説明

複合紡糸用口金装置と同口金装置を用いた複合繊維の製造方法

【課題】構造が簡単であって、複雑な口金装置パックが不要であり、フィラメントの構成本数や成分比率の変更が容易にでき、しかも安定した複合液流が得られる複合形態や複合比率も均一化される接合型複合紡糸繊維の紡糸口金装置及び同繊維の製造方法を提供する。
【解決手段】同心円状の複合液流からなる相溶性の低い二種類の紡糸原液を紡糸するための接合型複合繊維の複合紡糸用口金装置11に関する。複数の吐出孔12が一つの円周上に等間隔で且つ前記同心円状の複合液流の2成分18,19の境界線上に配置されている。前記吐出孔12は、前記複合液流を導入する略逆円錐台状の原液導入部13と、円柱状の吐出部15と、前記原液導入部13と前記吐出部15とを連結する吐出方向に湾曲する湾曲面を有する連結部とを備えている。好ましくは、前記原液導入部13の導入角が60°未満である。

【発明の詳細な説明】
【技術分野】
【0001】
本発明は、二種類の異なるポリマーからなる複合繊維を製造するために用いる複合紡糸口金装置と同複合紡糸口金装置を用いた接合型複合繊維の製造方法に関する。
【背景技術】
【0002】
複合繊維を製造する装置は、従来から数多く提案されている。例えば、特開2000−248421号公報(特許文献1)によれば、紡糸口金装置パック中に二以上の紡糸原液を個別の送液ラインを通して送液し、各口金装置孔の直前で紡糸原液を複合して吐出し、芯鞘構造の複合繊維を製造する。また例えば、特開2002−173821号公報(特許文献2)や特開2006−138048号公報(特許文献3)には、同心円状に複合した複合液流を、同心円上に形成された円形溝に沿って配された複数の吐出孔を有する紡糸紡糸口金装置から吐出して、サイドバイサイド型の接合型複合繊維を製造している。
【特許文献1】特開2000−248421号公報
【特許文献2】特開2002−173821号公報
【特許文献3】特開2006−138048号公報
【発明の開示】
【発明が解決しようとする課題】
【0003】
ところで、上記特許文献1に開示された紡糸装置では、円筒形状のパック本体シェルの内部に、下から口金板を3段に密接積層され、その上に同心円上に中心濾過部と環状濾過部とを有する有底濾過部材が配される。この有底濾過部材の底部から下部ポリマー分散板、下部フィルター、濾過サンド部が順次積層される。更に、この濾過サンド部の上に、トップインサート、中空ロックリング、ウェアプレートを順次積み重ね、前記トップインサート、中空ロックリング及びウェアプレートとの間に形成される円盤状空間部にシール部材が密接して介装されている。しかも、前記各積層部材には、それぞれに異なるポリマーの分配用孔や溝が形成されている。

§ **一覧の内容**:
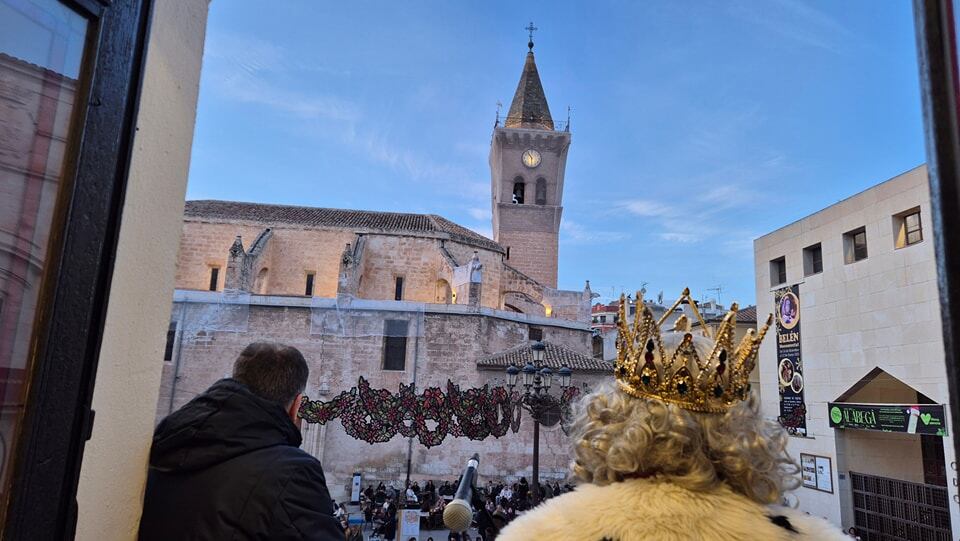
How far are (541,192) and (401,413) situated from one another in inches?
847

§ **取り組む課題**: 提示文章の「複合紡糸用口金装置と同口金装置を用いた複合繊維の製造方法」から「の導入角が60°未満である。」までを、一字も変えずに書き写しなさい。 解答の根拠には提示文章のみを用いること。

§ **解答例**:
複合紡糸用口金装置と同口金装置を用いた複合繊維の製造方法

【課題】構造が簡単であって、複雑な口金装置パックが不要であり、フィラメントの構成本数や成分比率の変更が容易にでき、しかも安定した複合液流が得られる複合形態や複合比率も均一化される接合型複合紡糸繊維の紡糸口金装置及び同繊維の製造方法を提供する。
【解決手段】同心円状の複合液流からなる相溶性の低い二種類の紡糸原液を紡糸するための接合型複合繊維の複合紡糸用口金装置11に関する。複数の吐出孔12が一つの円周上に等間隔で且つ前記同心円状の複合液流の2成分18,19の境界線上に配置されている。前記吐出孔12は、前記複合液流を導入する略逆円錐台状の原液導入部13と、円柱状の吐出部15と、前記原液導入部13と前記吐出部15とを連結する吐出方向に湾曲する湾曲面を有する連結部とを備えている。好ましくは、前記原液導入部13の導入角が60°未満である。